EXTRACT PROVIDED:
§
This dashboard is part of the Insights package. It will show you information related to each of your Humio nodes. When a node is having a problem, this can be useful in helping diagnose it.
This shows you how much CPU each Humio node is utilising. Within a cluster, if each Humio node has the same specifications, and the digest and storage partitions are evenly distributed, you would expect each Humio node to have about the same CPU usage.
If some nodes are experiencing particularly high usage, this indicates that something is wrong with Humio or your cluster setup.
This widget shows the number of CPU ticks used by each Humio thread group. Within a Humio cluster, the number of threads is usually dictated by the number of cores running on each node. The number of threads is then assigned to each particular thread group. The names of the groups should logically indicate the type of work being done by Humio. This widget can then help indicate the amount of time being spent by the CPU for each of these thread groups.
A common thread group to see consuming too many resources is the
humio-akka thread group. This is the group responsible for handling network requests. Therefore, this may take up more time since it spends a lot of time being idle waiting for responses.
§
DATA BELOW:
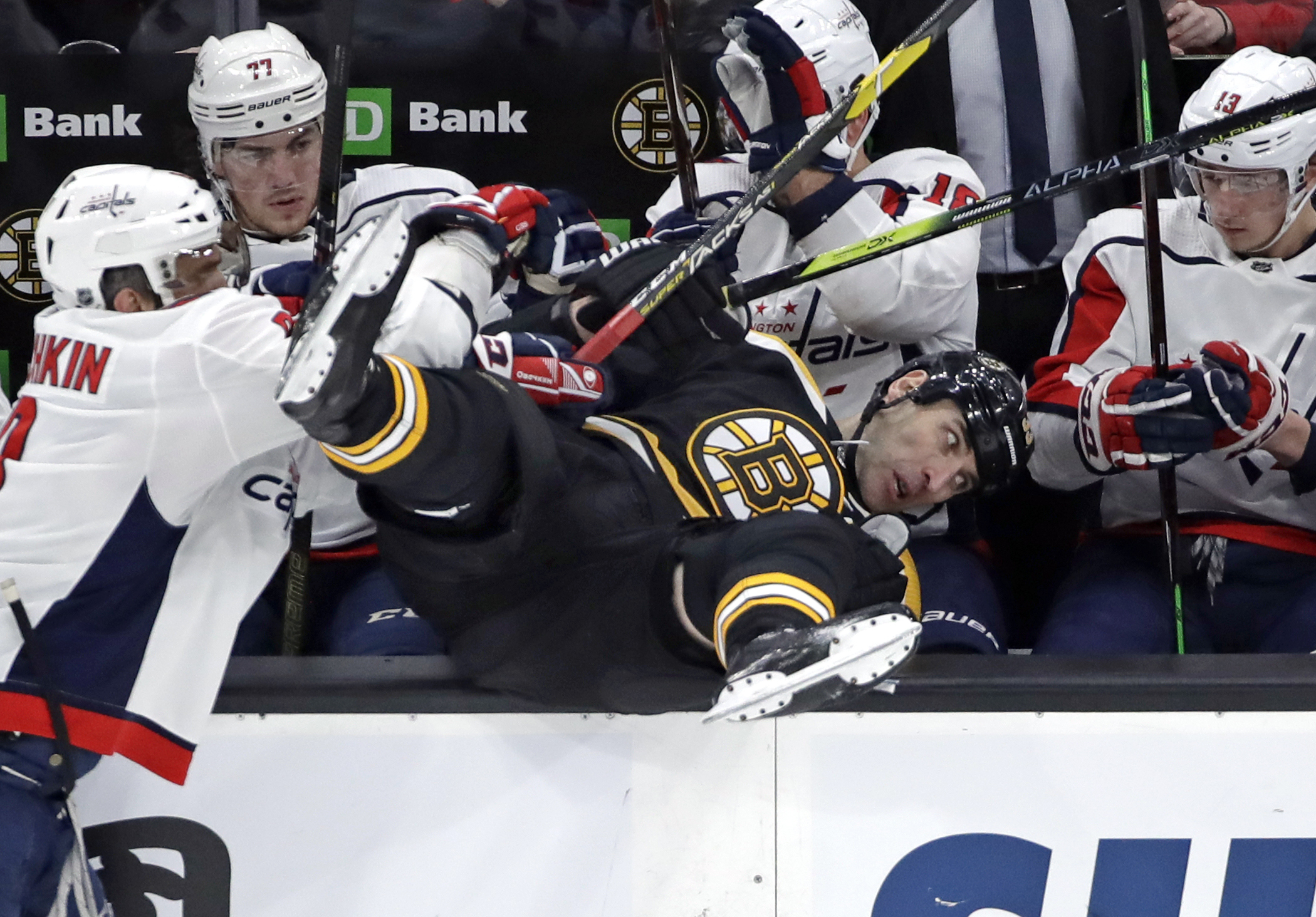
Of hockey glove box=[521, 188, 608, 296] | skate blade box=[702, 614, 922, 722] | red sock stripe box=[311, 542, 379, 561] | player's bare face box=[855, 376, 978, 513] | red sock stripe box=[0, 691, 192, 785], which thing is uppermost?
hockey glove box=[521, 188, 608, 296]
§
ACTIVITY:
Carry on the description of the Humio node dashboard from where it stops. The listing has nothing to do with the Humio dashboard description.

FINAL ANSWER:
Another common thread group is the
digester, which is the thread that handles digesting all new data coming into Humio.
Humio is built to run on the JVM. Therefore, we need to monitor the amount of Garbage Collection being done by the JVM. If Humio is spending a lot of time doing Garbage Collection, this could be consuming plenty of resources and thereby stop Humio from doing useful work such as digesting new data or running queries.
If there is a particular node doing much of the Garbage Collection, it could be worth restarting that node to see if it helps.
This widget shows you the percentage of memory being used for caching in comparison to each Humio node’s total memory allocation. Humio utilizes memory for caching segment files being used in queries for speed and performance.
This is a Humio Metric under the name
missing-cluster-nodes. This metric is reported by each Humio node and shows the number of nodes that each node has indicated as dead. A healthy system has zero of these.
This is a timechart showing which vHost (i.e., Humio Node ID) has shutdown in the given time range. If a node shutdown is unexpected, there could be
ERROR logs explaining why.
This is a Humio Metric named
failed-http-checks. This is the number of nodes that appear to be unreachable using
http, reported by each Humio node.
For each Humio node, this timechart shows the amount of bytes per second being transmitted and received by the network devices on each node.
This can be useful in diagnosing network throughput on each Humio node, especially if some nodes are slower than expected or if nodes are losing packets due to network issues.
This is a Humio metric which shows the number of current open file descriptors on each Humio node.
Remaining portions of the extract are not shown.